Directives »
- a) List every actor named in the cast list of the Bradley text.
- b) Reproduce the part of the Bradley text between "In a postscript, it" and "forced to retire.", inclusive.

─── Selected extract ───

But Burton refuses to approve the Bradley without a live-fire test, insisting that the current version of the vehicle is a death trap. Eventually, Partridge pulls strings to get Burton fired. But Smith leaks the information to the press, and the resulting scandal leads to the current hearings.
Despite Partridge's denials, the House Committee approves Burton's request for a live-fire test. The night before the test, Burton visits the barracks on the range, and tells Dalton and his men that, regardless of whatever orders they have received from Partridge or his cronies, it is their duty to their fellow soldiers to make sure the test is performed honestly, driving home his point with an anecdote about the horrific casualties caused by defective M-16 rifles issued to American soldiers during the early years of the Vietnam War.
On the day of the test, which Partridge, Bach, and Sayers fully expect to confirm their side of the story, Dalton and his men have actually made sure the Bradley is in fighting condition. When hit by a Soviet anti-tank round, the vehicle explodes spectacularly. Dalton and his men confide to Burton that they had already put the Bradley in the right state before he gave them the speech.
In a postscript, it is explained that the Bradley was extensively redesigned in response to Burton's demands, which significantly reduced casualties from its use during the Persian Gulf War. However, the system was too strong: Partridge and his cronies earned their promotions and lucrative private sector jobs, while Colonel Burton was forced to retire.
- Cary Elwes – Lt. Colonel James Burton
- Kelsey Grammer – Maj. General Partridge
- Viola Davis – Sgt. Fanning
- John C. McGinley – Col. Bach
- Tom Wright – Maj. Sayers
- Clifton Powell – Sgt. Dalton
- Richard Schiff – Lt. Colonel/Brigadier General Robert Laurel Smith
- Richard Benjamin – Caspar Weinberger
The book chronicles a broader history from the 1950s to the mid-1980s, encompassing the time when the "Reformer Movement" sought to bring The Pentagon equipment acquisition process to a requirements based system rather than the prevailing equipment-based system that leans on supplier promises.

─── Data supplied ───

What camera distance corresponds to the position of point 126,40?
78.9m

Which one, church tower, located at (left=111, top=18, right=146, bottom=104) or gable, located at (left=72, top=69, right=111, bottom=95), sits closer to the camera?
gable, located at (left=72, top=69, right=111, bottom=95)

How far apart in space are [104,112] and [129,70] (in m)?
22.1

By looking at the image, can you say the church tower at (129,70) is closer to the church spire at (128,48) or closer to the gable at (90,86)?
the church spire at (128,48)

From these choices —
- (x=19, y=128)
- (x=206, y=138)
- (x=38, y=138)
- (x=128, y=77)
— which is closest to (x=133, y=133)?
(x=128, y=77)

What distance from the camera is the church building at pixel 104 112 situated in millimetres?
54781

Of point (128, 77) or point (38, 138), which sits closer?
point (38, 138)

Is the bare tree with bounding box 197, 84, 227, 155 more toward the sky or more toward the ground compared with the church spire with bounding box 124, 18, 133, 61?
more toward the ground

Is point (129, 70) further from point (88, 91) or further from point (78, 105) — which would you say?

───

Responses to the tasks »
- a) Cary Elwes, Kelsey Grammer, Viola Davis, John C. McGinley, Tom Wright, Clifton Powell, Richard Schiff, Richard Benjamin

- b)
In a postscript, it is explained that the Bradley was extensively redesigned in response to Burton's demands, which significantly reduced casualties from its use during the Persian Gulf War. However, the system was too strong: Partridge and his cronies earned their promotions and lucrative private sector jobs, while Colonel Burton was forced to retire.